### TEXTE FOURNI:

Visite de Tadeo et Acceo

Mardi dernier, comme je vous le disais dans mon dernier article, j’étais en route pour Paris. J’y allais pour visiter les locaux et rencontrer les employés de l’entreprise Delta Process, qui propose les services Tadeo et Acceo, et pour rencontrer d’autres blogueurs, bédéiste et youtubeurs sourds.

Après un voyage en train sans trop d’histoire, un taxi m’attendait sur le quai de la gare Montparnasse. Après trois quarts d’heure de trajet environ, pendant lesquels j’ai appris que le père de mon chauffeur de taxi était malentendant, ce qui nous a permis d’échanger sur les trucs et astuces pour aider les malentendants à mieux comprendre et à mieux vivre différentes situations, me voilà arrivée à Saint-Maur-des-Fossés, au siège de Delta Process.

Et là, j’ai rencontré Fabio, avec qui j’avais conversé la semaine précédente pour organiser la rencontre. Il m’a montré le chemin jusqu’à une salle de réunion où je rencontre Nathalie, et les blogueurs ou youtubeurs qui sont arrivés avant moi : Dhafer, Sara et Titi. Vivien et Lucas nous ont rapidement rejoints, et nous étions au complet !

(Petite parenthèse en passant, je viens de perdre une bonne heure à regarder les vidéos de tous les autres youtubeurs… C’est génial ! Allez voir ! Les vidéos sont toutes sous-titrées).

Nous sommes entrés directement dans le vif du sujet, puisque l’application Tadeo était projetée sur grand écran. Un micro au centre de la table captait les paroles, et une personne de l’entreprise faisait la transcription écrite en temps réel à l’écran, pendant qu’une autre faisait la traduction simultanée en LSF. Il y avait même un ordinateur avec webcam pour que Lucas puisse communiquer en langue des signes avec l’interprète. De cette façon, c’était l’interprète qui partageait les questions ou remarques de Lucas à l’oral.

### DONNÉES FOURNIES:

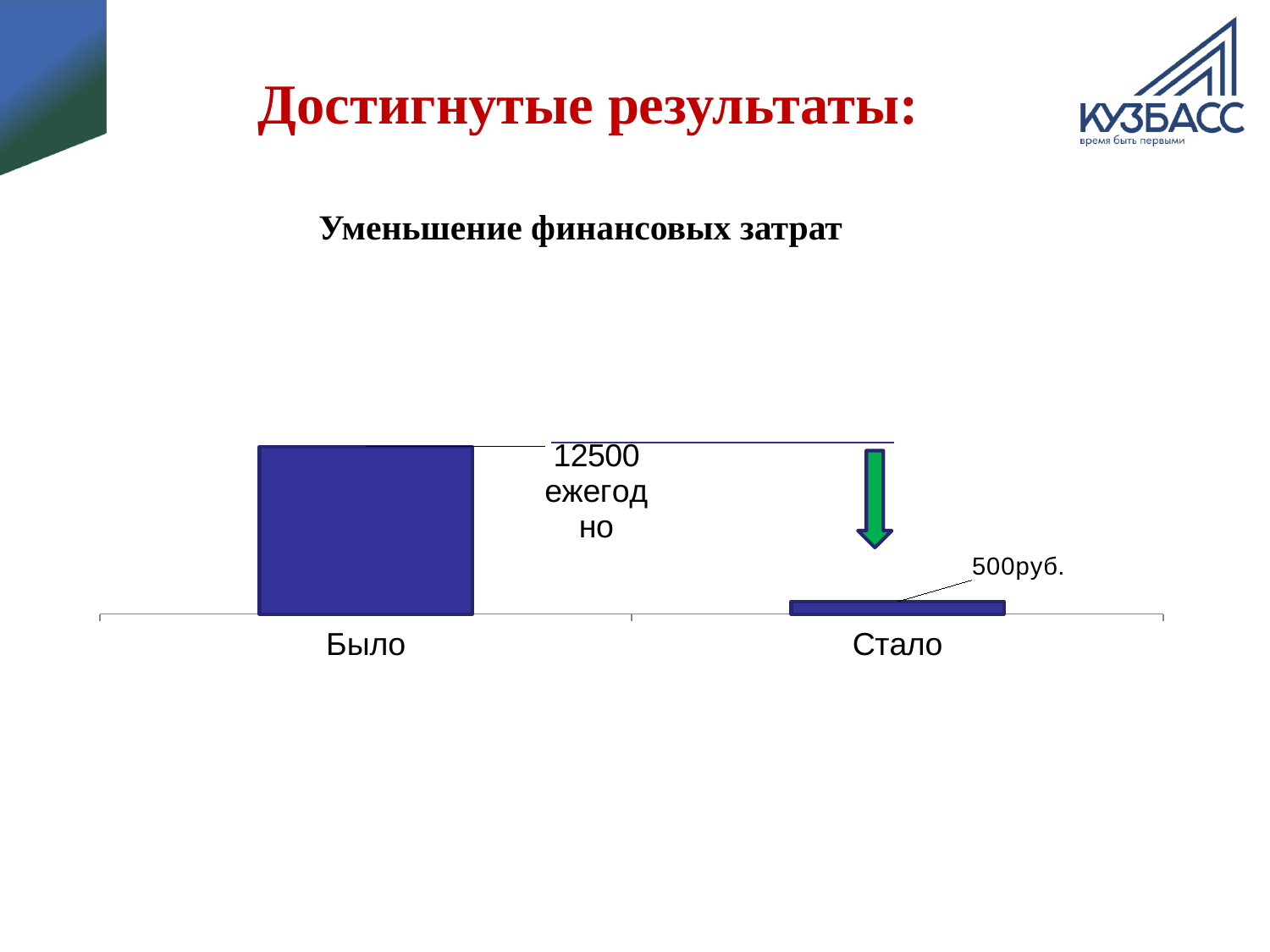
What value is shown for the "Было" bar? 12500 ежегодно Which category has the lowest value? Стало How many categories are shown on the x axis of the chart? 2 Do the values rise or fall from "Было" to "Стало"? Fall What value is shown for the "Стало" bar? 500руб. Which is larger, the value for "Было" or the value for "Стало"? Было Which category has the highest value? Было What kind of chart is shown on the slide? Bar chart What is the heading written above the chart? Уменьшение финансовых затрат What colour are the bars in the chart? Blue By how much does the value for "Было" exceed the value for "Стало"? 12000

### LISTE DES TÂCHES:
A: Citez le passage du texte fourni qui commence aux mots « Visite de Tadeo » et s'arrête après « de Delta Process. ».
B: Répondez à ces questions d'après le texte fourni :
(i) Sur le quai de quelle gare le taxi attendait-il ?
(ii) Dans quelle ville se trouve le siège de Delta Process ?
(iii) À quoi servait l'ordinateur avec webcam installé dans la salle de réunion ?

### LISTE DES RÉPONSES:
A:
Visite de Tadeo et Acceo

Mardi dernier, comme je vous le disais dans mon dernier article, j’étais en route pour Paris. J’y allais pour visiter les locaux et rencontrer les employés de l’entreprise Delta Process, qui propose les services Tadeo et Acceo, et pour rencontrer d’autres blogueurs, bédéiste et youtubeurs sourds.

Après un voyage en train sans trop d’histoire, un taxi m’attendait sur le quai de la gare Montparnasse. Après trois quarts d’heure de trajet environ, pendant lesquels j’ai appris que le père de mon chauffeur de taxi était malentendant, ce qui nous a permis d’échanger sur les trucs et astuces pour aider les malentendants à mieux comprendre et à mieux vivre différentes situations, me voilà arrivée à Saint-Maur-des-Fossés, au siège de Delta Process.

B:
(i) La gare Montparnasse.
(ii) Saint-Maur-des-Fossés.
(iii) Il permettait à Lucas de communiquer en langue des signes avec l'interprète.